Due to MQM involvement behind the deadly fire that claimed the lives of at least 258 factory workers in order to take extorted money from owners, in 2015 MQM's Headquarter Nine Zero was raided twice by the paramilitary Sindh Rangers and many top officials of MQM were taken into custody. On 11 March 2015, Pakistan Rangers carried out a raid at Nine Zero, the headquarters of MQM in Karachi as well as the party’s public secretariat Khursheed Begum Memorial Hall and arrested over 100 MQM activists.

At least 27 suspects were presented before an anti-terrorism court.

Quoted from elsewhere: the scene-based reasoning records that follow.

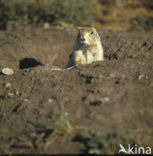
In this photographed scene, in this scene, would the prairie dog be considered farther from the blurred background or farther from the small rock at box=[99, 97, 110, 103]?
the blurred background

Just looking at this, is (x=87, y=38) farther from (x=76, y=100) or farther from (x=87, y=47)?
(x=76, y=100)

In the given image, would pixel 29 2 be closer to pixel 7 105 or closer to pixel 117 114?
pixel 7 105

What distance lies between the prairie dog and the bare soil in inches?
19.1

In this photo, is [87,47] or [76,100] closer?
[76,100]

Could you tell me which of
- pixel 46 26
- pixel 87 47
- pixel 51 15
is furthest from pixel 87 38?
pixel 51 15

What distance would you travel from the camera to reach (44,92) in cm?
356

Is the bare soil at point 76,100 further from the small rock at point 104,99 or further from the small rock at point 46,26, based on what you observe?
the small rock at point 46,26

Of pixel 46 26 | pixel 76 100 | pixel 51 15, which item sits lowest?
pixel 76 100

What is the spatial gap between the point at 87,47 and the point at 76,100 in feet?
5.83

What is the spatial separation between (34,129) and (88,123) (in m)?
0.68

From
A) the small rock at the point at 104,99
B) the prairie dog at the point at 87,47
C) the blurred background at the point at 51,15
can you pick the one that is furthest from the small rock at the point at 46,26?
the small rock at the point at 104,99

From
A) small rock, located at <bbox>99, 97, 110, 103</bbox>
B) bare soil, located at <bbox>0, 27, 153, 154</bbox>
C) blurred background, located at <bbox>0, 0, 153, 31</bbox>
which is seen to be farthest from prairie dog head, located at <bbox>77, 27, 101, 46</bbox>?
blurred background, located at <bbox>0, 0, 153, 31</bbox>

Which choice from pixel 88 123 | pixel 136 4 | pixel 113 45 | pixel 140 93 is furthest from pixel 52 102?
pixel 136 4

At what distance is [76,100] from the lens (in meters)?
3.25
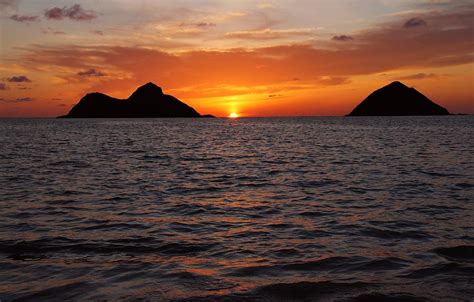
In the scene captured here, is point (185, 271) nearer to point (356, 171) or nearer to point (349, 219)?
point (349, 219)

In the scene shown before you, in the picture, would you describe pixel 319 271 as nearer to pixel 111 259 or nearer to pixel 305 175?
pixel 111 259

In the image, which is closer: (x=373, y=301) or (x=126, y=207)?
(x=373, y=301)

Rangers claimed that they apprehended nearly half a dozen target killers – including Faisal Mehmood, aka 'Faisal Mota', who was sentenced to death in the murder case of Geo News journalist Wali Khan Babar in 2011 and a huge quantity of arms and ammunition, walkie talkies, binoculars and other military gear used by NATO forces in Afghanistan were also seized during the raid.

Nine Zero was sealed on 23 August 2016 by the Pakistan Rangers following a hate speech delivered by MQM's leader, Altaf Hussain where he said: 'Pakistan Murdabad' (Death to Pakistan) and later the attack on ARY channel which faced much criticism from the media. In this speech, he incited the party workers to attack Pakistani media houses, which resulted in street rioting and one death in Karachi. On the orders of Chief of Army Staff, General Raheel Sharif, the paramilitary Sindh Rangers immediately raided sealed multiple MQM offices including Nine Zero. On August 22, 2016, the Headquarters was sealed and hundreds of MQM offices were bulldozed.

=== Aftermath ===
This 2016 Rangers raid turned out to be a turning point for MQM party or some people call it a beginning of the MQM's end as a political party. The 2016 Nine Zero raid was referred to as "the end of the story for the party founder, Altaf Hussain".

A section of political analysts believe that the situation had already started worsening against the MQM, when London's Metropolitan Police arrested and detained Altaf Hussain, the party founder, in 2014 on charges of Money laundering. The investigation washed away the impression that he was untouchable and safe in Britain despite it being dropped due to a lack of evidence.

Later many leaders of MQM were arrested by Sindh Rangers for investigation. Since this 2015-2016 raids, many surprising and sudden developments led to the splitting of the MQM into many factions. A group of former MQM people had formed a new party called Pak Sarzameen Party under the leadership of Syed Mustafa Kamal and Anis Kaimkhani. Another group of former MQM people had formed a new party called Muttahida Qaumi Movement – Pakistan, under the leadership of Farooq Sattar, Nasreen Jalil, and Amir Khan.

For the first time in its 30-year history, MQM had suffered a humiliating defeat in the 2018 Pakistani general election.